## BEREITGESTELLTER TEXT
►

Anton Kellner: Natürlich suchen wir alle nach größeren Einheiten, weil wir unter Kostendruck stehen und auch die Tarife kaum steigen. Wir sind aber auch auf die Apotheken angewiesen und suchen die Zusammenarbeit. Etwa wenn es um die Aufnahme von kurzzeitigen Bewohnern geht. Da brauchen wir die Apotheken auch als Schnittstellen zu den Ärzten. Blistersysteme entlasten sicherlich unser Personal – etwa in der Nacht. Da gibt es Kooperationen. Aber ich kann mir nicht vorstellen, ohne die Apotheken vor Ort auszukommen.
Wir brauchen jeden, der Heime beraten kann und mit uns Lösungen erarbeitet. Wir kaufen nicht die Medikamente, sondern vor allem die Beratung. Diese Expertenstellung müssen die Apotheken aber auch wahrnehmen und anbieten. Wir entwickeln derzeit etwa mit Apotheken in einem Projekt zur Polymedikation neue Lösungen. Für uns ist nicht der günstige Einkauf wichtig, sondern wie wir etwa bei Patienten unnötige Medikamente reduzieren beziehungsweise deren Einsatz zum Wohle der Patienten verbessern können. Dafür haben wir etwa auch ein eigenes Schmerzmanagement entwickelt.

◄

## BEREITGESTELLTES MATERIAL
►

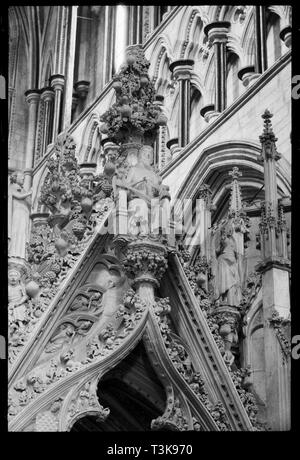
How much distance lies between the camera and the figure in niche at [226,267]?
12.2 metres

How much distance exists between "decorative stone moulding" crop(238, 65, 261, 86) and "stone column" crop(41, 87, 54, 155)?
9.23 m

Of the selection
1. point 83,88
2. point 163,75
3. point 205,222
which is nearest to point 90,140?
point 83,88

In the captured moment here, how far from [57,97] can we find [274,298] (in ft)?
54.8

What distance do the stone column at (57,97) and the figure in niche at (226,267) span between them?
14295 millimetres

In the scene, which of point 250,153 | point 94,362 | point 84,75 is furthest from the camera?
point 84,75

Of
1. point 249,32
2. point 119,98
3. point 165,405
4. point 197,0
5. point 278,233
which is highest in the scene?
point 249,32

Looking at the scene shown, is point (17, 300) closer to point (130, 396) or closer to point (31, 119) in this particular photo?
point (130, 396)

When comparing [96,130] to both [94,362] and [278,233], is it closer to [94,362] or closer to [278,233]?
[278,233]

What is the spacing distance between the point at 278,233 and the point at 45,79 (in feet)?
56.8

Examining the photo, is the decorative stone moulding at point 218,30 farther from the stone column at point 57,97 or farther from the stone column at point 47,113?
the stone column at point 47,113

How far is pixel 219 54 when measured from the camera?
1992 cm

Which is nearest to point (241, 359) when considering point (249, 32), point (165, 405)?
point (165, 405)

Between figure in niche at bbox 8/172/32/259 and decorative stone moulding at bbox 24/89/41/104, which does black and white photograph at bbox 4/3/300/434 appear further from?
decorative stone moulding at bbox 24/89/41/104

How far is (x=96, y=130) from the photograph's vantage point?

◄

## ZU ERLEDIGENDE AUFGABE
Übernehmen Sie aus dem Interviewauszug zur Heimversorgung durch Apotheken den gesamten Abschnitt von „Wir brauchen jeden, der“ bis einschließlich „eigenes Schmerzmanagement entwickelt.“ wortgetreu. Das Material ist hierfür ohne Belang.

## ERLEDIGTE AUFGABE
Wir brauchen jeden, der Heime beraten kann und mit uns Lösungen erarbeitet. Wir kaufen nicht die Medikamente, sondern vor allem die Beratung. Diese Expertenstellung müssen die Apotheken aber auch wahrnehmen und anbieten. Wir entwickeln derzeit etwa mit Apotheken in einem Projekt zur Polymedikation neue Lösungen. Für uns ist nicht der günstige Einkauf wichtig, sondern wie wir etwa bei Patienten unnötige Medikamente reduzieren beziehungsweise deren Einsatz zum Wohle der Patienten verbessern können. Dafür haben wir etwa auch ein eigenes Schmerzmanagement entwickelt.